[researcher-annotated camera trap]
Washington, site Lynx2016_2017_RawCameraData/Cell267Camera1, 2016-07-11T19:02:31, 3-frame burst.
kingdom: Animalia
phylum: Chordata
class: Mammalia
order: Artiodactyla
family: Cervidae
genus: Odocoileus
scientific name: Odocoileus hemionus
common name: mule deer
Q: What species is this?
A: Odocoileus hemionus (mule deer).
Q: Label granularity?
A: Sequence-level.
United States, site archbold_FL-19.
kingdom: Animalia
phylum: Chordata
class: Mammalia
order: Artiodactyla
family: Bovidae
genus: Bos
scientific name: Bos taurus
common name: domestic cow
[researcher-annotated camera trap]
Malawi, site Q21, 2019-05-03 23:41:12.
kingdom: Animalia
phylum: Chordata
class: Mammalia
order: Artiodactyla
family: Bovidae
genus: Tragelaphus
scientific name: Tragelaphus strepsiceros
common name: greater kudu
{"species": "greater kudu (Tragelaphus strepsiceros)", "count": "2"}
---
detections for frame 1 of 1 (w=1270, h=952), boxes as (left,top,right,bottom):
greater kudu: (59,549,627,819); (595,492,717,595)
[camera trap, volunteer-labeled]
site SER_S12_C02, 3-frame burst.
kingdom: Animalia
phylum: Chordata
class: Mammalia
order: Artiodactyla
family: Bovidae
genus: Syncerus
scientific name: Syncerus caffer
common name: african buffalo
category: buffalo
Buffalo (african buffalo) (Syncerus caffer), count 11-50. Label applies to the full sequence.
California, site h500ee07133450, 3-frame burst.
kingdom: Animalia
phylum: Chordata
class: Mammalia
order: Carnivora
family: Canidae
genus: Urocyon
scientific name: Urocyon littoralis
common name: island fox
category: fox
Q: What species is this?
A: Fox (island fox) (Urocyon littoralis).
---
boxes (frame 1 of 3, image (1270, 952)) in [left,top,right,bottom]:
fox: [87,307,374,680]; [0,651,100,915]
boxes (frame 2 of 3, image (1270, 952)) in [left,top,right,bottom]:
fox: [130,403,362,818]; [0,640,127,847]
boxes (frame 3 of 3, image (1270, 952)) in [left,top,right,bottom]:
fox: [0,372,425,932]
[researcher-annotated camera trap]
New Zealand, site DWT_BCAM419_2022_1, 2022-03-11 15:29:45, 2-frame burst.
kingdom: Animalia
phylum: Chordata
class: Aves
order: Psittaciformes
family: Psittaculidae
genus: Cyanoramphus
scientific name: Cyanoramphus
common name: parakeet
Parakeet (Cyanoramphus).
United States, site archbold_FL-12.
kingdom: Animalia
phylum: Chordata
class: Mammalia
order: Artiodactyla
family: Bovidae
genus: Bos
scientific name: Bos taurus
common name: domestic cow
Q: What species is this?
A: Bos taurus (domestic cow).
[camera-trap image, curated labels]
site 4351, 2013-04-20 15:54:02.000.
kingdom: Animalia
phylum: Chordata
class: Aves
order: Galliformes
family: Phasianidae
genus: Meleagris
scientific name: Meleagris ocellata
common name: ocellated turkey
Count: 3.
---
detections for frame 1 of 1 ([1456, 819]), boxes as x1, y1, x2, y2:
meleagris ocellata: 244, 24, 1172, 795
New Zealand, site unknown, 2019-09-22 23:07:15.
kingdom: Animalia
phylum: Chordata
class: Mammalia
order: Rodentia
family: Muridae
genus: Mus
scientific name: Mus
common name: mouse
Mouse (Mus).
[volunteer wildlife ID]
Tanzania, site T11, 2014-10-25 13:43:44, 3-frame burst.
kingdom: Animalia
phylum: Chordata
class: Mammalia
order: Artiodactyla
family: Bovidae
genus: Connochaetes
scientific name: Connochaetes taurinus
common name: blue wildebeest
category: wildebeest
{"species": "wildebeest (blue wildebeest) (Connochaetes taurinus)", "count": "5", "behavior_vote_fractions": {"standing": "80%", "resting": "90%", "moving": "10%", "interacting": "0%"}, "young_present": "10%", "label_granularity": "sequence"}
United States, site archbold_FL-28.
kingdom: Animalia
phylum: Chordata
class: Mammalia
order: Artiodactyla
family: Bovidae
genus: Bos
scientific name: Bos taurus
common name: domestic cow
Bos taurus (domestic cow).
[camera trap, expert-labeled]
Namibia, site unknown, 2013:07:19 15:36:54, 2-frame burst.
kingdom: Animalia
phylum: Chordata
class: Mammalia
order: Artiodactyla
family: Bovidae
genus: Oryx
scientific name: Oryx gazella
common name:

★ ★ ★ ★ ★

[EXERCISE BRIEF] An exact copy of every entry is what is needed here.

[SOLUTION FOR THIS EXERCISE]
[researcher-annotated camera trap]
Washington, site Lynx2016_2017_RawCameraData/Cell267Camera1, 2016-07-11T19:02:31, 3-frame burst.
kingdom: Animalia
phylum: Chordata
class: Mammalia
order: Artiodactyla
family: Cervidae
genus: Odocoileus
scientific name: Odocoileus hemionus
common name: mule deer
Q: What species is this?
A: Odocoileus hemionus (mule deer).
Q: Label granularity?
A: Sequence-level.
United States, site archbold_FL-19.
kingdom: Animalia
phylum: Chordata
class: Mammalia
order: Artiodactyla
family: Bovidae
genus: Bos
scientific name: Bos taurus
common name: domestic cow
[researcher-annotated camera trap]
Malawi, site Q21, 2019-05-03 23:41:12.
kingdom: Animalia
phylum: Chordata
class: Mammalia
order: Artiodactyla
family: Bovidae
genus: Tragelaphus
scientific name: Tragelaphus strepsiceros
common name: greater kudu
{"species": "greater kudu (Tragelaphus strepsiceros)", "count": "2"}
---
detections for frame 1 of 1 (w=1270, h=952), boxes as (left,top,right,bottom):
greater kudu: (59,549,627,819); (595,492,717,595)
[camera trap, volunteer-labeled]
site SER_S12_C02, 3-frame burst.
kingdom: Animalia
phylum: Chordata
class: Mammalia
order: Artiodactyla
family: Bovidae
genus: Syncerus
scientific name: Syncerus caffer
common name: african buffalo
category: buffalo
Buffalo (african buffalo) (Syncerus caffer), count 11-50. Label applies to the full sequence.
California, site h500ee07133450, 3-frame burst.
kingdom: Animalia
phylum: Chordata
class: Mammalia
order: Carnivora
family: Canidae
genus: Urocyon
scientific name: Urocyon littoralis
common name: island fox
category: fox
Q: What species is this?
A: Fox (island fox) (Urocyon littoralis).
---
boxes (frame 1 of 3, image (1270, 952)) in [left,top,right,bottom]:
fox: [87,307,374,680]; [0,651,100,915]
boxes (frame 2 of 3, image (1270, 952)) in [left,top,right,bottom]:
fox: [130,403,362,818]; [0,640,127,847]
boxes (frame 3 of 3, image (1270, 952)) in [left,top,right,bottom]:
fox: [0,372,425,932]
[researcher-annotated camera trap]
New Zealand, site DWT_BCAM419_2022_1, 2022-03-11 15:29:45, 2-frame burst.
kingdom: Animalia
phylum: Chordata
class: Aves
order: Psittaciformes
family: Psittaculidae
genus: Cyanoramphus
scientific name: Cyanoramphus
common name: parakeet
Parakeet (Cyanoramphus).
United States, site archbold_FL-12.
kingdom: Animalia
phylum: Chordata
class: Mammalia
order: Artiodactyla
family: Bovidae
genus: Bos
scientific name: Bos taurus
common name: domestic cow
Q: What species is this?
A: Bos taurus (domestic cow).
[camera-trap image, curated labels]
site 4351, 2013-04-20 15:54:02.000.
kingdom: Animalia
phylum: Chordata
class: Aves
order: Galliformes
family: Phasianidae
genus: Meleagris
scientific name: Meleagris ocellata
common name: ocellated turkey
Count: 3.
---
detections for frame 1 of 1 ([1456, 819]), boxes as x1, y1, x2, y2:
meleagris ocellata: 244, 24, 1172, 795
New Zealand, site unknown, 2019-09-22 23:07:15.
kingdom: Animalia
phylum: Chordata
class: Mammalia
order: Rodentia
family: Muridae
genus: Mus
scientific name: Mus
common name: mouse
Mouse (Mus).
[volunteer wildlife ID]
Tanzania, site T11, 2014-10-25 13:43:44, 3-frame burst.
kingdom: Animalia
phylum: Chordata
class: Mammalia
order: Artiodactyla
family: Bovidae
genus: Connochaetes
scientific name: Connochaetes taurinus
common name: blue wildebeest
category: wildebeest
{"species": "wildebeest (blue wildebeest) (Connochaetes taurinus)", "count": "5", "behavior_vote_fractions": {"standing": "80%", "resting": "90%", "moving": "10%", "interacting": "0%"}, "young_present": "10%", "label_granularity": "sequence"}
United States, site archbold_FL-28.
kingdom: Animalia
phylum: Chordata
class: Mammalia
order: Artiodactyla
family: Bovidae
genus: Bos
scientific name: Bos taurus
common name: domestic cow
Bos taurus (domestic cow).
[camera trap, expert-labeled]
Namibia, site unknown, 2013:07:19 15:36:54, 2-frame burst.
kingdom: Animalia
phylum: Chordata
class: Mammalia
order: Artiodactyla
family: Bovidae
genus: Oryx
scientific name: Oryx gazella
common name:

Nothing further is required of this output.